- _Provided data_
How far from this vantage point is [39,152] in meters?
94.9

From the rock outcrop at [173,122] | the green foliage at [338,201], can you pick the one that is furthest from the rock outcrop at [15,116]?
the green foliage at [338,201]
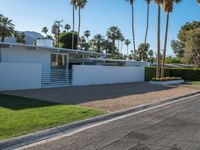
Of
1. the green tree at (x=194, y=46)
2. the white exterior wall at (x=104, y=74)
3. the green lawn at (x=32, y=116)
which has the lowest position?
→ the green lawn at (x=32, y=116)

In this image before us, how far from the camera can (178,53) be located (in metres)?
82.2

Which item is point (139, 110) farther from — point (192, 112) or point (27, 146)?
point (27, 146)

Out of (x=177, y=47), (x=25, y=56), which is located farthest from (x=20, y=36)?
(x=25, y=56)

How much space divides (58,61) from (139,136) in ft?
66.8

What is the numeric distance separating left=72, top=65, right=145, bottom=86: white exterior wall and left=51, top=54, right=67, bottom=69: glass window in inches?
84.8

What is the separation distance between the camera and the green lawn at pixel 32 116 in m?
8.43

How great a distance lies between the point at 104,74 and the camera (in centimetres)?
3033

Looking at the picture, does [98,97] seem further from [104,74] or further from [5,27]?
[5,27]

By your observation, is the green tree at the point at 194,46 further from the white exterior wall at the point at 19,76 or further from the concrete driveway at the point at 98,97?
the white exterior wall at the point at 19,76

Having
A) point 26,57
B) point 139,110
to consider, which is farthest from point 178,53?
point 139,110

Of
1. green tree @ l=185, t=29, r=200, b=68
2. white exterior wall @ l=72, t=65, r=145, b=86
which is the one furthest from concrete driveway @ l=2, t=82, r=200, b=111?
green tree @ l=185, t=29, r=200, b=68

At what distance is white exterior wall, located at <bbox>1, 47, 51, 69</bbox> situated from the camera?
23.0 meters

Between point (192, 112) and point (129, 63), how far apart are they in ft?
103

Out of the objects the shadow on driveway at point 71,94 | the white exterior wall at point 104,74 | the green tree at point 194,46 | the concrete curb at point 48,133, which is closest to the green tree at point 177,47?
the green tree at point 194,46
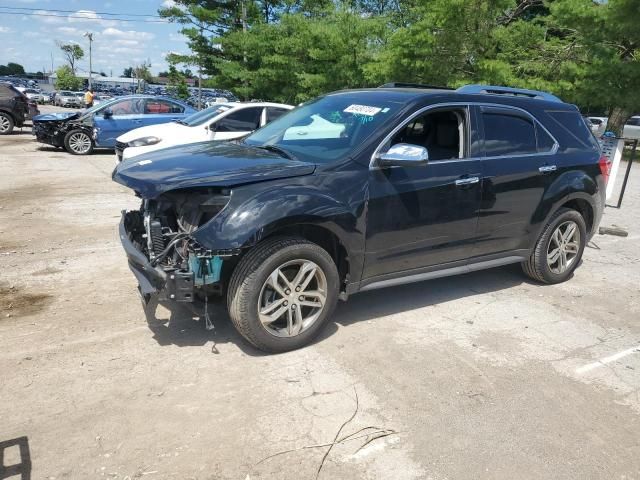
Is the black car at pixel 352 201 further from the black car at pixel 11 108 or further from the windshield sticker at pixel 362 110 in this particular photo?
the black car at pixel 11 108

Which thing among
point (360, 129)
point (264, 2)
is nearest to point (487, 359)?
point (360, 129)

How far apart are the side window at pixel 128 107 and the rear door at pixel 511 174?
11699mm

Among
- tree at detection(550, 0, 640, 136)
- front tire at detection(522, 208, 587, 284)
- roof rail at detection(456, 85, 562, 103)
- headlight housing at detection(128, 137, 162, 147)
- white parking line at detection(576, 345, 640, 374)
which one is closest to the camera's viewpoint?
white parking line at detection(576, 345, 640, 374)

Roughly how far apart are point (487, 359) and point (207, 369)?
2030 millimetres

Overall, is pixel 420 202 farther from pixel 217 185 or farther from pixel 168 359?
pixel 168 359

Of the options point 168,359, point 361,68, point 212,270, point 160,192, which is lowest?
point 168,359

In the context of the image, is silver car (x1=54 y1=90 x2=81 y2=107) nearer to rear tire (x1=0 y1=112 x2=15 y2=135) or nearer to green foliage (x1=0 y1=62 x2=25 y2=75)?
rear tire (x1=0 y1=112 x2=15 y2=135)

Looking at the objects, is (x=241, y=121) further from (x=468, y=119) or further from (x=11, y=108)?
(x=11, y=108)

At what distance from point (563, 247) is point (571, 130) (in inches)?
47.2

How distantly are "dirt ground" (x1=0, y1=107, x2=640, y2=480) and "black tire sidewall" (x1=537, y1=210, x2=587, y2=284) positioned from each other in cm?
16

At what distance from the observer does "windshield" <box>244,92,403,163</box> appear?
164 inches

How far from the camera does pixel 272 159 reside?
160 inches

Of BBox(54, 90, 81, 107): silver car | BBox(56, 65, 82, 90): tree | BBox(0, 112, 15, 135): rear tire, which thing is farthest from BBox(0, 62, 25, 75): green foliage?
BBox(0, 112, 15, 135): rear tire

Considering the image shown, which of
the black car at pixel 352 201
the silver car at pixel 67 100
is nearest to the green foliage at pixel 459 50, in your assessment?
the black car at pixel 352 201
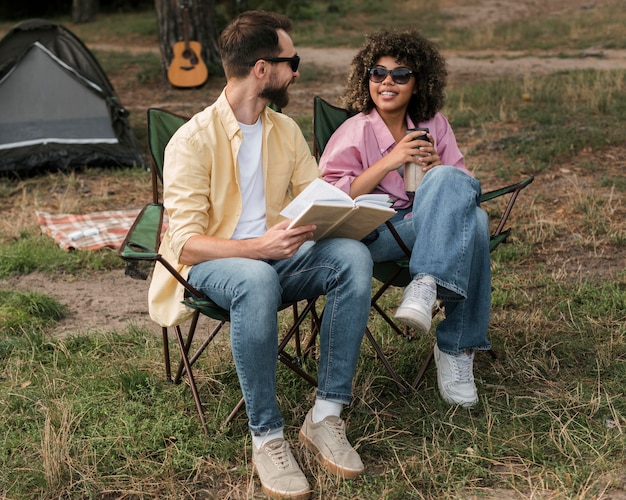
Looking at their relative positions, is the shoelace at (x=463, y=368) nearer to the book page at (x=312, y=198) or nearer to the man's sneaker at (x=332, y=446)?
the man's sneaker at (x=332, y=446)

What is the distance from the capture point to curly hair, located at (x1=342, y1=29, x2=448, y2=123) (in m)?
3.62

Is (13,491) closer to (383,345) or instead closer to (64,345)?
(64,345)

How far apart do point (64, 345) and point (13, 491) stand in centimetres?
107

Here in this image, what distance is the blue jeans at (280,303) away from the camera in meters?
2.70

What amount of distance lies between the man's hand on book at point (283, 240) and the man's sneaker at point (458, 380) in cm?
79

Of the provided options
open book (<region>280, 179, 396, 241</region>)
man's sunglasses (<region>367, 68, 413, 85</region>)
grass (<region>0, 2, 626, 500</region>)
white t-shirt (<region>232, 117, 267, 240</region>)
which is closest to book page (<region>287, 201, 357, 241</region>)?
open book (<region>280, 179, 396, 241</region>)

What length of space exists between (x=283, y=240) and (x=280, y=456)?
68 centimetres

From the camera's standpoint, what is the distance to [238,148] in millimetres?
3037

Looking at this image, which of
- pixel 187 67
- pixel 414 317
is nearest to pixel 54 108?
pixel 187 67

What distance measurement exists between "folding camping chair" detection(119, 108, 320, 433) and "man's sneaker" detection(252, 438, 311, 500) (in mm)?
291

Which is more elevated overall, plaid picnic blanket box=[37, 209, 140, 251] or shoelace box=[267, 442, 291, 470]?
shoelace box=[267, 442, 291, 470]

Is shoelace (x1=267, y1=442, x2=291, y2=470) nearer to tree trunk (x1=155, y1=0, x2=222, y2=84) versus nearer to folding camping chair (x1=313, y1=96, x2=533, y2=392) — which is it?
folding camping chair (x1=313, y1=96, x2=533, y2=392)

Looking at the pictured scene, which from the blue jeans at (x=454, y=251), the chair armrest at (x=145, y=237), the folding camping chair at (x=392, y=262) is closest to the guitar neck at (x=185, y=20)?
the folding camping chair at (x=392, y=262)

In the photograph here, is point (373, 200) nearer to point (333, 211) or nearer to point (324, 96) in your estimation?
point (333, 211)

- _Instruction_
Format the record lines as a Markdown table with the columns Row and Line, leaving out blank lines. Begin at the line that contains "In the photograph" and stop after the last line of the records.

- _Solved problem_
| Row | Line |
|---|---|
| 1 | In the photograph here, is point (373, 200) nearer to point (333, 211) or nearer to point (324, 96) in your estimation? |
| 2 | point (333, 211) |